In the meantime, navigators in Michigan are doing what they can with what little they have left. ACCESS is among the fortunate: It received a roughly 33 percent budget cut compared to the 90-percent-plus cuts felt by others in the state. In the past, ACCESS has used its money to reach metro Detroit area’s large Arab-American population, including refugees and immigrants for whom English may be a second language. This year, it will be forced to do less.
“Right when we got the announcement, things had to go on pause for a bit,” Farah Erzouki, public health coordinator for ACCESS told The Daily Beast. “Those outreach events are definitely going to be slowing down and I think overall, our enrollment numbers are going to be a lot lower because we’re not able to dedicate as much staff time.”
Others groups are bracing for even worse setbacks. Enroll Michigan, a large statewide network of navigators that provides free enrollment support services to consumers, saw its funding go from $1.2 million to just under $130,000. Instead of contracting with 28 subgrantee navigators in 83 counties, it will now work with 22 subgrantees in 75 counties.
“You might imagine that I was more shocked than surprised especially since we’ve consistently performed as a network really well in all of these categories that they were counting at the time,” said Warren.
What frustrates Warren and other navigators is the sense that they’re being punished despite their work. Obamacare has been vital in lowering the uninsured population in Michigan, where the rate fell from an estimated 11 percent in 2013 to 5.4 percent by 2016 according to census data (PDF). Combined with the Medicaid Healthy Michigan Plan, nearly 1 million people are covered in the state. And part of that shift can be attributed to navigators. That Trump would cut this program, so close to the enrollment period, has the distinct feel of sabotage.

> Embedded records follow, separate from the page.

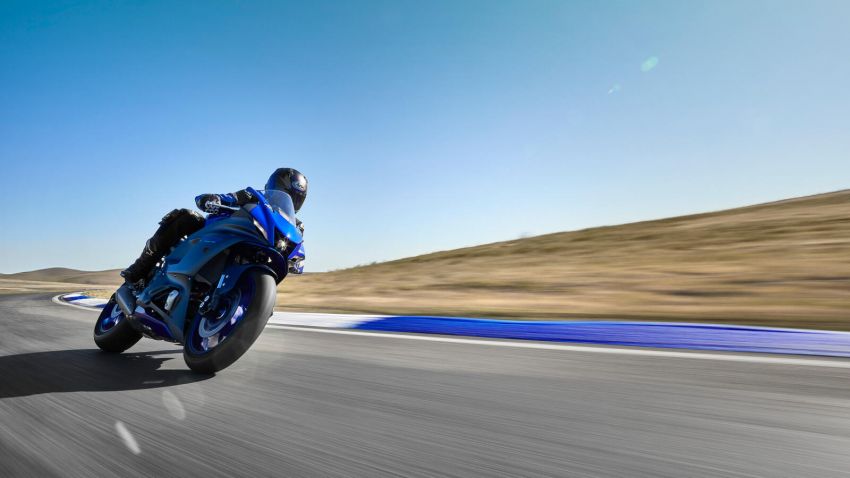 2021 Yamaha YZF-R7 released, 689 cc CP2, 73.4 PS 1295284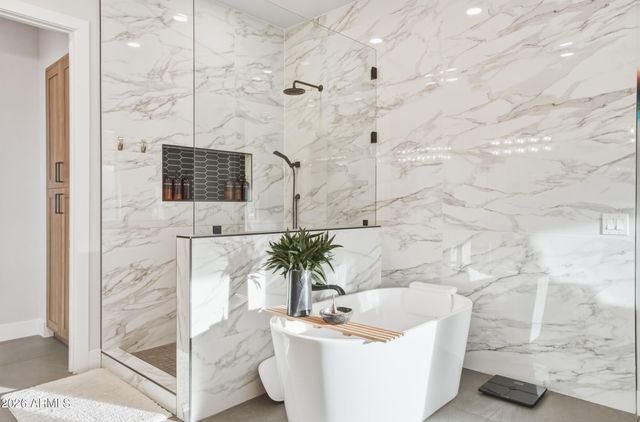 5302 N 68TH Place, Paradise Valley, AZ 85253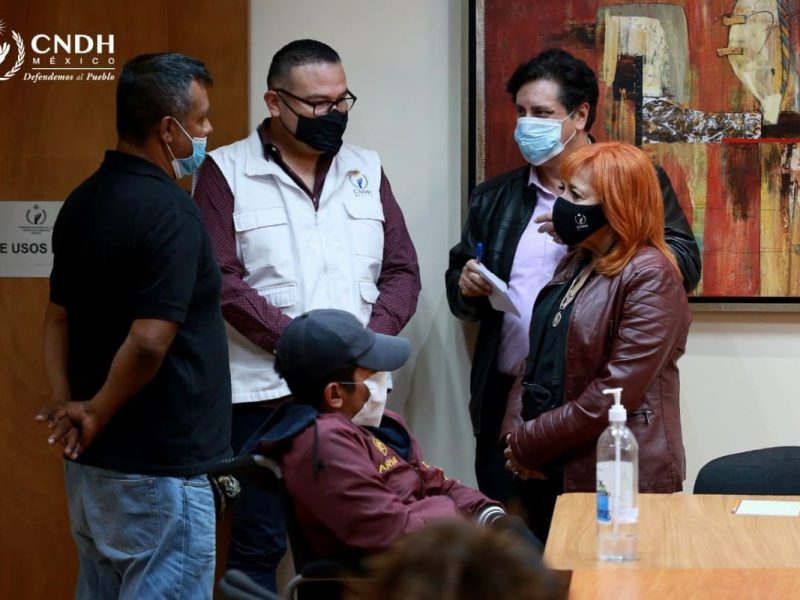 Autoridades mexicanas y dirigentes migrantes se reunieron junto a la CNDH para tratar de solucionar los principales problemas de los migrantes.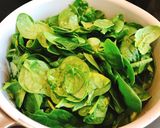 Hình bước làm 3 của món 🌱 Cải Bó Xôi (Rau Chân Vịt) Xào Tỏi Ớt
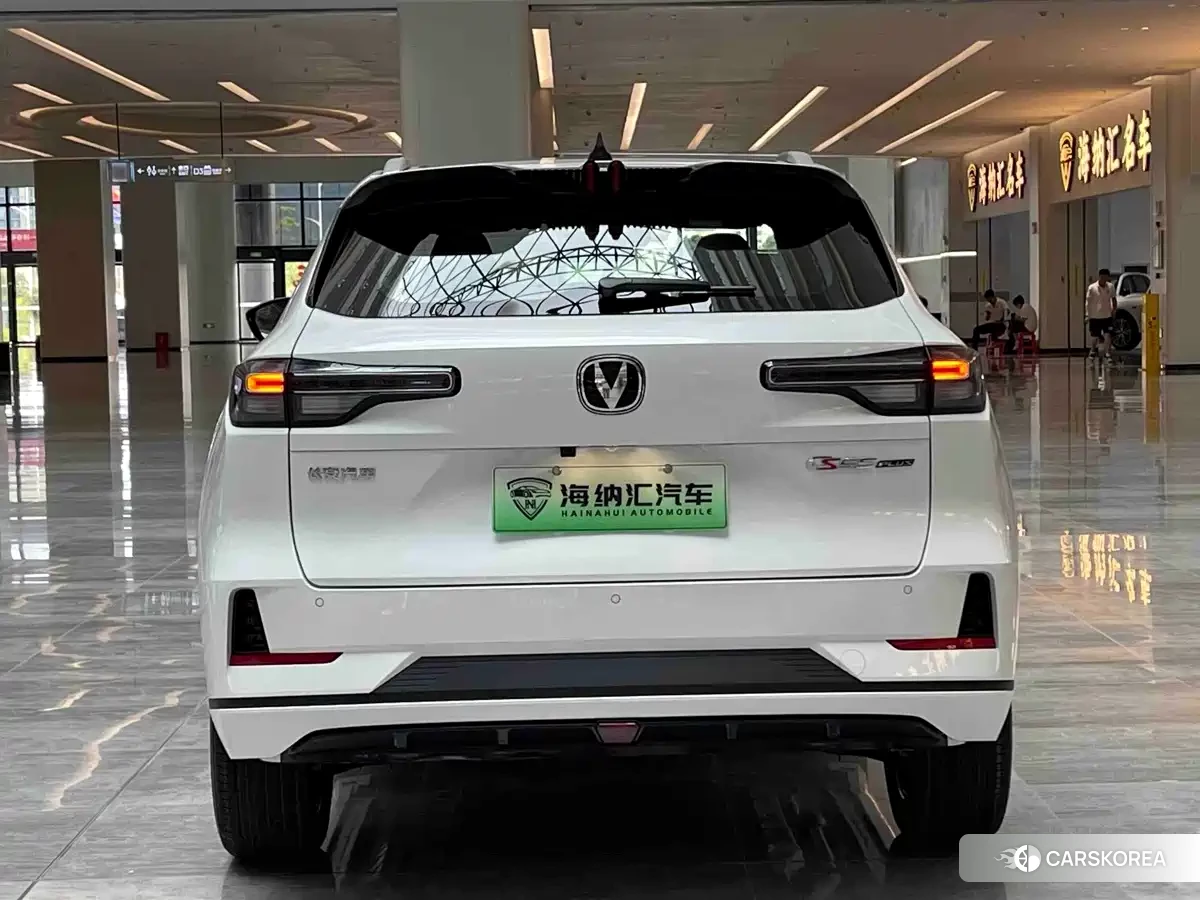 Chang'an CS55PLUS PHEV 2026 Белый из Китая, фото 5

“I think it’s becoming clear that the Trump administration has very little interest in making the health care exchanges work well,” Nicholas Bagley, a professor of law who specializes in health law at the University of Michigan said in a phone interview. “Right now, the Trump administration is in charge of the individual market. Taking steps to undermine those individual markets strikes me as political malpractice.”